• **Exercise prompt**
Copy out all the data, word for word.

### Supplied records

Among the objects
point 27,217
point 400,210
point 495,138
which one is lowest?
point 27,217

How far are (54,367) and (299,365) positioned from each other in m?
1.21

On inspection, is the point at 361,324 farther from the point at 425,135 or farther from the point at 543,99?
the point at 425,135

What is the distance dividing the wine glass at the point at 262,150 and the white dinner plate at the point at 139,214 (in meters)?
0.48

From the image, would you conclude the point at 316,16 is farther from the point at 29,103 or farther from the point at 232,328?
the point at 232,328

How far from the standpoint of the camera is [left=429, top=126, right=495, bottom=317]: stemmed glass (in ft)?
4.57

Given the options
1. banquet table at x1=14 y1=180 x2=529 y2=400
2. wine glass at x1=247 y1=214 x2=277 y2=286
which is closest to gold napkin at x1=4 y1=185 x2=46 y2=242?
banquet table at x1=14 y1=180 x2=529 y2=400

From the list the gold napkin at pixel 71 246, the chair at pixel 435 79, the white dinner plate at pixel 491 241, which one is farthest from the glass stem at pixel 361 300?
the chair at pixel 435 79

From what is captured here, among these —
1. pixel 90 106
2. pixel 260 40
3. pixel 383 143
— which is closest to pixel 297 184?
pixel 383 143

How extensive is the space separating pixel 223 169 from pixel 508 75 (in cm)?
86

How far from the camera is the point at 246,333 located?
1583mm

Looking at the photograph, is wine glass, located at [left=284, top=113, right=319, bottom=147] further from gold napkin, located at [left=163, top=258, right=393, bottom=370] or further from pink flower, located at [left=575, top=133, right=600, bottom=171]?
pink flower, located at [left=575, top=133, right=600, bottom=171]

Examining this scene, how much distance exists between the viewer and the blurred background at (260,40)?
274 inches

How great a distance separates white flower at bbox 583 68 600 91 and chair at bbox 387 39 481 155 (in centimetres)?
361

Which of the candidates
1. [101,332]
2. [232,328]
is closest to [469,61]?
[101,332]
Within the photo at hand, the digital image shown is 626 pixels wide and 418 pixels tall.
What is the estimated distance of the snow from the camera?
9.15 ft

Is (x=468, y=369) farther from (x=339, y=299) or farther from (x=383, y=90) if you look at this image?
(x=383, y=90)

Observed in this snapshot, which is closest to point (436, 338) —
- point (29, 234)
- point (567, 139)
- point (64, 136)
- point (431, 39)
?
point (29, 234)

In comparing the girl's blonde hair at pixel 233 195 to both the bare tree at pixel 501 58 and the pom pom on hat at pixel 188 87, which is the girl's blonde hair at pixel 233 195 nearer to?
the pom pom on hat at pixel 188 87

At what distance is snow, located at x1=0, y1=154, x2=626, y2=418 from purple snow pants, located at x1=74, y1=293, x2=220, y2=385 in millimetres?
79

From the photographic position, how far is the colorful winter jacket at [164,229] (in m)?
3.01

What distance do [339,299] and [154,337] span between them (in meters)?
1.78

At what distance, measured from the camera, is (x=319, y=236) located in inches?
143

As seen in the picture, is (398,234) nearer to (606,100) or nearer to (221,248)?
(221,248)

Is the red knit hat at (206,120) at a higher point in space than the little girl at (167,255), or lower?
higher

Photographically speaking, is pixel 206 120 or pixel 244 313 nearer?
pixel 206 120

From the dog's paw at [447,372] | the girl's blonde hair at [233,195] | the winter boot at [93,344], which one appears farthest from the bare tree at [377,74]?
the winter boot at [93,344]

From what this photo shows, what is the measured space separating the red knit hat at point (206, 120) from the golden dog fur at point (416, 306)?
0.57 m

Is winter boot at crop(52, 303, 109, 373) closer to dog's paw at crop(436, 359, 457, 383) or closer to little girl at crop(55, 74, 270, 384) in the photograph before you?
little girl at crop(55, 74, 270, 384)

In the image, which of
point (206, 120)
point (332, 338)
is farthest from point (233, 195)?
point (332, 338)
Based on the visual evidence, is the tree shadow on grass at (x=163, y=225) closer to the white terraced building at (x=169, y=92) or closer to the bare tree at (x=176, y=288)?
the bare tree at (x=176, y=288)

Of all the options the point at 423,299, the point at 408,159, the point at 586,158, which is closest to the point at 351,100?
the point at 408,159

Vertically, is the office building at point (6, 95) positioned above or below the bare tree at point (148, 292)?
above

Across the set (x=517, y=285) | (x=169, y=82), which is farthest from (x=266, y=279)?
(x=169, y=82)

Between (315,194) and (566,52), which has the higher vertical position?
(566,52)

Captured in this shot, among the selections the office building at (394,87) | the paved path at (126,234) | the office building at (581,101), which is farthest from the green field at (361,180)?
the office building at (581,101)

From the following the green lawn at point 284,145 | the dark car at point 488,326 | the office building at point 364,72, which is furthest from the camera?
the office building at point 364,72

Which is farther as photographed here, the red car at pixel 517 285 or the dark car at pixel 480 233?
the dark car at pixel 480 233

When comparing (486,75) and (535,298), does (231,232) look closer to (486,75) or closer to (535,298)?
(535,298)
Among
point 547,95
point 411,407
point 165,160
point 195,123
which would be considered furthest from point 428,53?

######

• **Exercise output**
Among the objects
point 27,217
point 400,210
point 495,138
which one is lowest?
point 27,217

How far are (54,367) and (299,365) positioned from each other in m?
1.21

On inspection, is the point at 361,324 farther from the point at 425,135 or farther from the point at 543,99?
the point at 425,135

What is the distance dividing the wine glass at the point at 262,150 and the white dinner plate at the point at 139,214 (in meters)?
0.48

From the image, would you conclude the point at 316,16 is farther from the point at 29,103 or farther from the point at 232,328?
the point at 232,328

How far from the standpoint of the camera is [left=429, top=126, right=495, bottom=317]: stemmed glass (in ft)?
4.57

Given the options
1. banquet table at x1=14 y1=180 x2=529 y2=400
2. wine glass at x1=247 y1=214 x2=277 y2=286
which is closest to gold napkin at x1=4 y1=185 x2=46 y2=242?
banquet table at x1=14 y1=180 x2=529 y2=400

From the list the gold napkin at pixel 71 246, the chair at pixel 435 79, the white dinner plate at pixel 491 241, which one is farthest from the glass stem at pixel 361 300?
the chair at pixel 435 79

From what is captured here, among these —
1. pixel 90 106
2. pixel 260 40
3. pixel 383 143
— which is closest to pixel 297 184?
pixel 383 143

How extensive is the space separating pixel 223 169 from pixel 508 75 (in cm)?
86

How far from the camera is the point at 246,333 located?
1583mm

Looking at the photograph, is wine glass, located at [left=284, top=113, right=319, bottom=147] further from gold napkin, located at [left=163, top=258, right=393, bottom=370] or further from pink flower, located at [left=575, top=133, right=600, bottom=171]?
pink flower, located at [left=575, top=133, right=600, bottom=171]

Examining this scene, how much distance exists between the viewer and the blurred background at (260,40)?
274 inches

How great a distance separates white flower at bbox 583 68 600 91 and chair at bbox 387 39 481 155 (in centimetres)?
361

Which of the candidates
1. [101,332]
2. [232,328]
is closest to [469,61]?
[101,332]
Within the photo at hand, the digital image shown is 626 pixels wide and 418 pixels tall.
What is the estimated distance of the snow from the camera?
9.15 ft

Is (x=468, y=369) farther from (x=339, y=299) or farther from (x=383, y=90) if you look at this image?
(x=383, y=90)

Observed in this snapshot, which is closest to point (436, 338) —
- point (29, 234)
- point (567, 139)
- point (64, 136)
- point (431, 39)
?
point (29, 234)

In comparing the girl's blonde hair at pixel 233 195 to both the bare tree at pixel 501 58 and the pom pom on hat at pixel 188 87, which is the girl's blonde hair at pixel 233 195 nearer to?
the pom pom on hat at pixel 188 87

At what distance is snow, located at x1=0, y1=154, x2=626, y2=418 from purple snow pants, located at x1=74, y1=293, x2=220, y2=385 in millimetres?
79

From the photographic position, how far is the colorful winter jacket at [164,229] (in m)?
3.01

What distance do [339,299] and [154,337] span between them (in meters)?
1.78

At what distance, measured from the camera, is (x=319, y=236) located in inches?
143

As seen in the picture, is (398,234) nearer to (606,100) or nearer to (221,248)?
(221,248)

Is the red knit hat at (206,120) at a higher point in space than the little girl at (167,255), or lower?
higher

Photographically speaking, is pixel 206 120 or pixel 244 313 nearer?
pixel 206 120

From the dog's paw at [447,372] | the girl's blonde hair at [233,195] | the winter boot at [93,344], which one appears farthest from the bare tree at [377,74]?
the winter boot at [93,344]

From what this photo shows, what is the measured space separating the red knit hat at point (206, 120) from the golden dog fur at point (416, 306)?
0.57 m

Is winter boot at crop(52, 303, 109, 373) closer to dog's paw at crop(436, 359, 457, 383) or closer to little girl at crop(55, 74, 270, 384) in the photograph before you?
little girl at crop(55, 74, 270, 384)

In the image, which of
point (206, 120)
point (332, 338)
is farthest from point (233, 195)?
point (332, 338)
Based on the visual evidence, is the tree shadow on grass at (x=163, y=225) closer to the white terraced building at (x=169, y=92) or closer to the bare tree at (x=176, y=288)?
the bare tree at (x=176, y=288)

Of all the options the point at 423,299, the point at 408,159, the point at 586,158, which is closest to the point at 351,100?
the point at 408,159

Vertically, is the office building at point (6, 95) positioned above or below the bare tree at point (148, 292)?
above

Across the set (x=517, y=285) | (x=169, y=82), which is farthest from (x=266, y=279)?
(x=169, y=82)

Between (315,194) and (566,52), which has the higher vertical position?
(566,52)

Captured in this shot, among the selections the office building at (394,87) | the paved path at (126,234) | the office building at (581,101), which is farthest from the green field at (361,180)?
the office building at (581,101)

From the following the green lawn at point 284,145 | the dark car at point 488,326 | the office building at point 364,72, which is furthest from the camera?
the office building at point 364,72

Which is farther as photographed here, the red car at pixel 517 285 or the dark car at pixel 480 233?
the dark car at pixel 480 233

When comparing (486,75) and (535,298), does (231,232) look closer to (486,75) or closer to (535,298)?
(535,298)
Among
point 547,95
point 411,407
point 165,160
point 195,123
which would be considered furthest from point 428,53?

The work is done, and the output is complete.